YOUR GOAL
Begin with the line holding "What do I know?" and end with the last line of the records below. Set down exactly those lines and leave out every picture.

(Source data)
+ + + + +

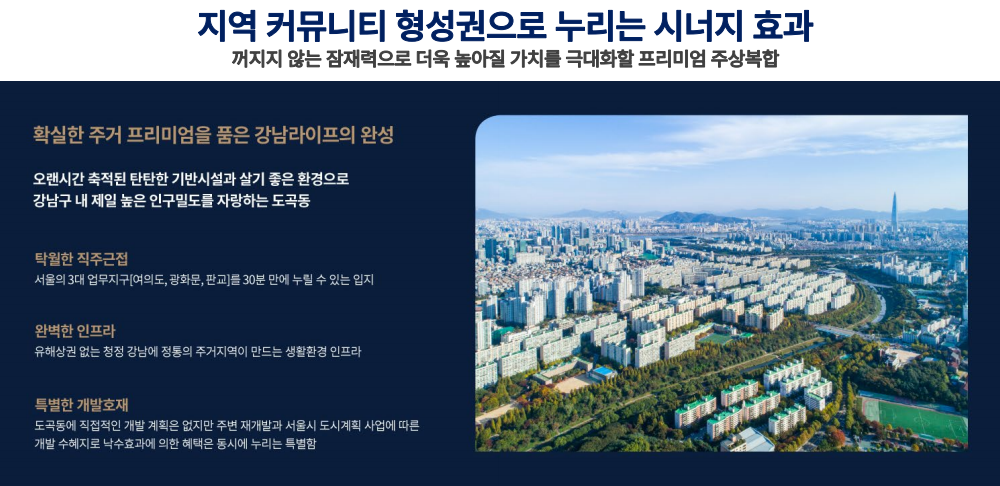 지역 커뮤니티 형성권으로 누리는 시너지 효과
꺼지지 않는 잠재력으로 더욱 높아질 가치를 극대화할 프리미엄 주상복합

확실한 주거 프리미엄을 품은 강남라이프의 완성

오랜시간 축적된 탄탄한 기반시설과 살기 좋은 환경으로
강남구 내 제일 높은 인구밀도를 자랑하는 도곡동

탁월한 직주근접
서울의 3대 업무지구[여의도, 광화문, 판교]를 30분 만에 누릴 수 있는 입지

완벽한 인프라
유해상권 없는 청정 강남에 정통의 주거지역이 만드는 생활환경 인프라

특별한 개발호재
도곡동에 직접적인 개발 계획은 없지만 주변 재개발과 서울시 도시계획 사업에 따른 개발 수혜지로 낙수효과에 의한 혜택은 동시에 누리는 특별함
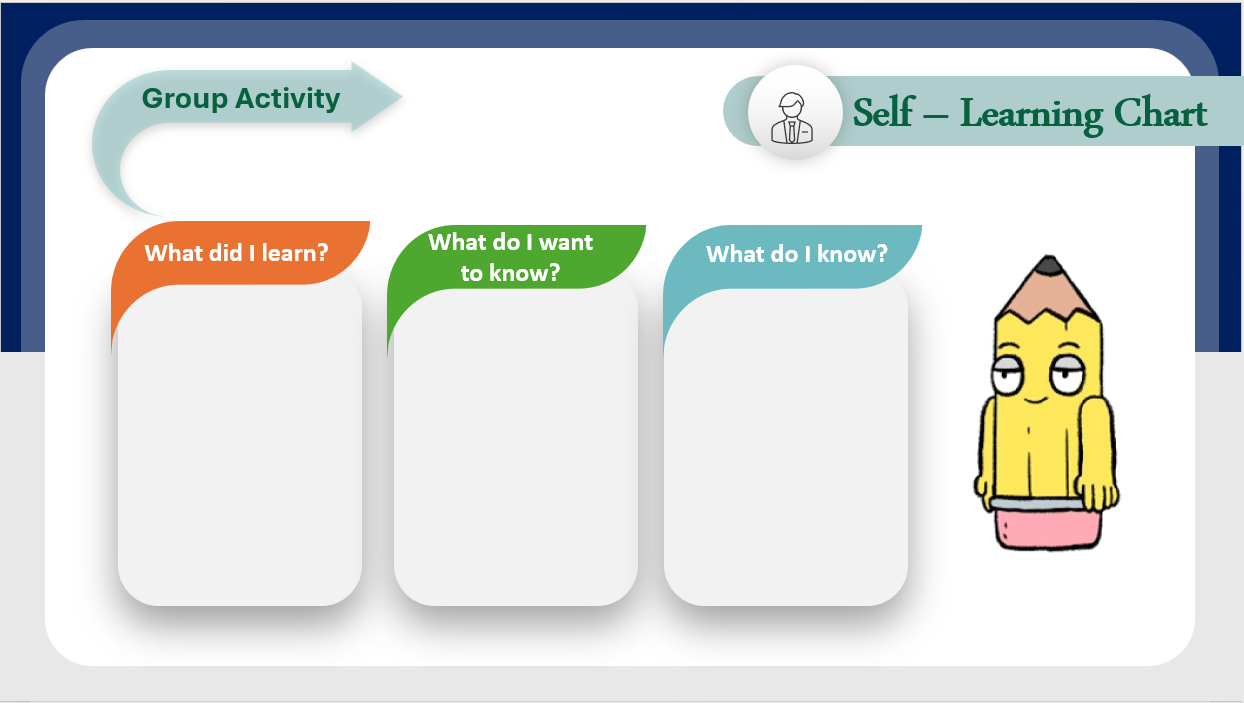 Group Activity

Self – Learning Chart

What did I learn?

What do I want to know?

What do I know?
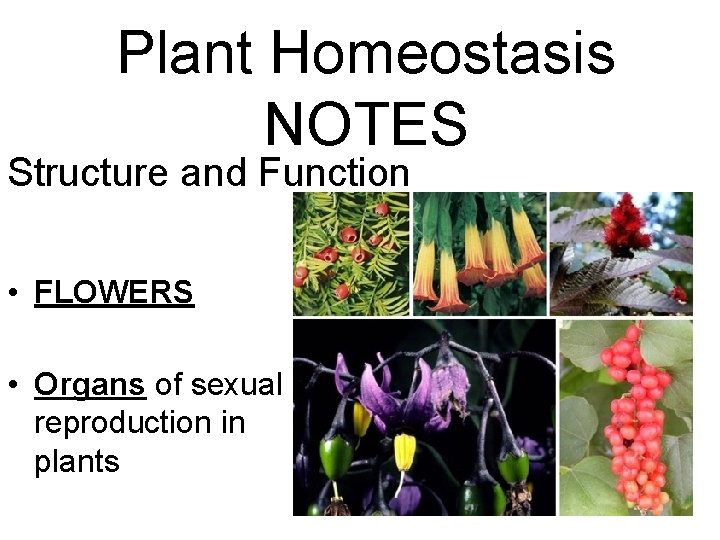 Plant Homeostasis NOTES

Structure and Function

• FLOWERS

• Organs of sexual reproduction in plants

+ + + + +

OUTPUT OF THE EXERCISE
What do I know?
 Plant Homeostasis NOTES

Structure and Function

• FLOWERS

• Organs of sexual reproduction in plants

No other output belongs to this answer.